Vortrag: Norman Domeier: Der Eulenburg-Skandal (1906–1909) und die wissenschaftliche LGBTTIQ*-Politik heute, 10.11.2016, Wien

Institut für Zeitgeschichte: Vortragsreihe INTERAKTIONEN im Wintersemester 2016/17
Zeit: Do., 10.11.2016, 12:00 Uhr
Ort: Institut für Zeitgeschichte, Spitalgasse 2-4/Hof 1, 1090 Wien
Zu Beginn des 20. Jhds. erschütterte der Sturz von Fürst Philipp Eulenburg, dem besten Freundes und zeitweise wichtigsten Beraters Kaiser Wilhelms II., die Hohenzollernmonarchie und ganz Europa: Der „Eulenburg-Skandal“ (auch: Harden-Eulenburg-Affäre) wurde zum ersten großen Homosexualitäts-Skandal der Moderne.

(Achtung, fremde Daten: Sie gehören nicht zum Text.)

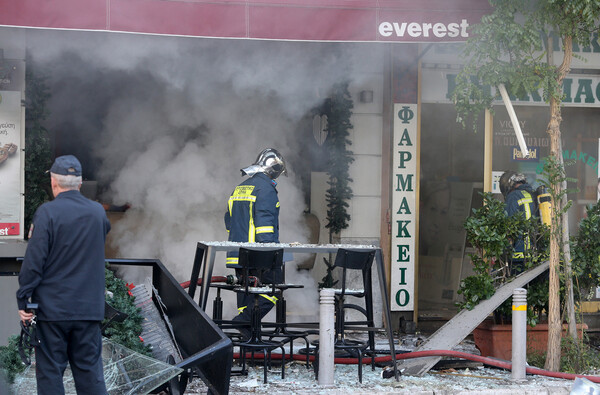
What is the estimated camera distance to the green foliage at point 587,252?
7.49 meters

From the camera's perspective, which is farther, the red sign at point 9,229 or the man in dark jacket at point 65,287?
the red sign at point 9,229

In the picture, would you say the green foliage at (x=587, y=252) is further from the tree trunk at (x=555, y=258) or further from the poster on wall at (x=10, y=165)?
the poster on wall at (x=10, y=165)

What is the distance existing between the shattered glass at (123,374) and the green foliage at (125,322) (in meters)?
0.39

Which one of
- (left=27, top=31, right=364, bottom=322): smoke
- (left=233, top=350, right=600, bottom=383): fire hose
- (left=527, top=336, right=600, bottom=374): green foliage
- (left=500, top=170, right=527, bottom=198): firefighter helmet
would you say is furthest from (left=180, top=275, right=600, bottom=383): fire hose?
(left=27, top=31, right=364, bottom=322): smoke

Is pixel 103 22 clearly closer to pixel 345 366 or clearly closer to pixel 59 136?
pixel 59 136

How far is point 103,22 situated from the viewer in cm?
719

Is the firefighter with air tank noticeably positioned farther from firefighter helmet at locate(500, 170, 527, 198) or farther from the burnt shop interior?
the burnt shop interior

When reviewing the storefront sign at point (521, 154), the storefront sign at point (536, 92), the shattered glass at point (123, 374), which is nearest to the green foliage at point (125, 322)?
the shattered glass at point (123, 374)

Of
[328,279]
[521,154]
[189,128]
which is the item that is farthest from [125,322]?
[521,154]

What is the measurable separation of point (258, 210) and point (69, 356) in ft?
10.5

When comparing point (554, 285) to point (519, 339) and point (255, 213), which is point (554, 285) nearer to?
point (519, 339)

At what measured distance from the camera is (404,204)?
31.8 ft

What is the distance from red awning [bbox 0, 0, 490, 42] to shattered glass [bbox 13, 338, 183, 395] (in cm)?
309

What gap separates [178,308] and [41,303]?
1.61m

Bereits die Zeitgenoss/innen deuteten ihn wegen seiner nationalen und internationalen Wirkungen als deutsches Gegenstück zur französischen Dreyfus-Affäre.
Der Eulenburg-Skandal führte nicht nur zu politischen und privaten Enthüllungen bis dahin unbekannten Ausmaßes aus dem Arkanbereich der aristokratischen Herrschaftselite, er wurde zum Forum für die deutsche Öffentlichkeit, um über vielfältige politische, gesellschaftliche und kulturelle Streitfragen vor aller Welt zu verhandeln: Ehre, Freundschaft, Ehe, Privatheit, Sexualmoral, Antisemitismus, Spiritismus, Klassenkampf, Obrigkeitsgläubigkeit und Militärbegeisterung wurden kontrovers diskutiert.
Der Vortragende stellt neue Funde seit der Veröffentlichung der Monographie zum Eulenburg-Skandal (Deutsch 2010/Englisch 2015) vor und schlägt zugleich der Bogen zu den geschichtspolitischen Aspekten heutiger LGBTTIQ*-Politik.
Norman Domeier, Dr. phil., geb. 1979, Studium der Geschichts-, Politik- und Medienwissenschaft in Göttingen, Cambridge und am Europäischen Hochschulinstitut in Florenz, ist Akademischer Rat am Historischen Institut der Universität Stuttgart und bis März 2018 Lise Meitner-Fellow am Institut für Zeitgeschichte der Universität Wien. Sein Forschungsinteresse umfasst die politische Kultur- und Mediengeschichte der europäischen Moderne, insbesondere das Verhältnis von Macht, Sexualität und Öffentlichkeit. Für sein Buch Der Eulenburg-Skandal. Eine politische Kulturgeschichte des Kaiserreichs (2010) hat er den „Geisteswissenschaften International“-Preis des Börsenvereins des deutschen Buch­handels erhalten. Die englische Ausgabe ist im Juni 2015 als The Eulenburg Affair. A Cultural History of Politics in the German Empire bei Camden House erschienen. Aktuell arbeitet er an einer Habilitationsschrift zum Thema Welt­öffentlichkeit und Diktatur. Die ausländischen Journalisten und das Dritte Reich. 1932-1949.